In the second phase, the therapist works with the patient to identify core conflicts underlying panic disorder. Conflicts surrounding anger and autonomy, as well as other contributing dynamics, are brought to the patient's attention. Defense mechanisms, including reaction formation, undoing, and denial, are addressed as efforts—often unconscious—to avoid facing emotional contributions to panic symptoms. Emergence of the transference allows for exploration of these conflicts and defenses in the relationship between therapist and patient. This phase focuses on addressing vulnerability to panic and relapse.

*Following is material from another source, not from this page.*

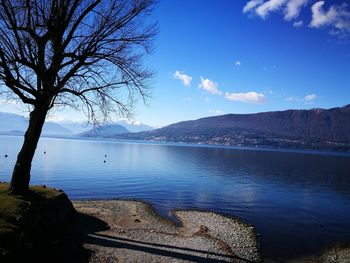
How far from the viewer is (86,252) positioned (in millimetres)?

In the third (termination) phase, mixed feelings surrounding anger, autonomy, and separation are addressed as they emerge in ending the therapeutic relationship. The therapist helps the patient articulate feelings about the loss of the therapist, allowing for further recognition of conflicts and a reduced risk of panic recurrence. Increased assertiveness, encouraged by this patient-directed approach, and an increased sense of safety in being more able to tolerate mixed feelings, helps improve psychosocial function.
Although indications for psychodynamic psychotherapy have been described as good verbal skills, psychological mindedness, and a curiosity about the origins of symptoms, panic patients tend to focus on bodily experiences as a way of avoiding frightening feelings and the verbal articulation of conflict. In studies of PFPP, patients have generally responded well despite often limited psychological mindedness.31 Patients become engaged in the treatment as the therapist identifies links between feelings and circumstances surrounding panic onset and patients' emotional lives.
Research on PFPP
PFPP was initially studied in an open trial of 21 patients with primary DSM- IV panic disorder,32,33 diagnosed on the Anxiety Disorders Interview Schedule for DSM-IV, Lifetime Version (ADIS-IV-L).34
Four patients dropped out of the study. At the end of treatment, 16 of the remaining 17 patients met remission criteria established by the multicenter study of treatments for panic disorder.1 Patients experienced significant improvements in psychosocial function, depression, and nonpanic anxiety. These improvements were maintained at 6-months follow-up without intervening treatment. Notably, 8 patients who entered the study meeting DSM-IV criteria for comorbid major depression experienced resolution of depression as well as panic.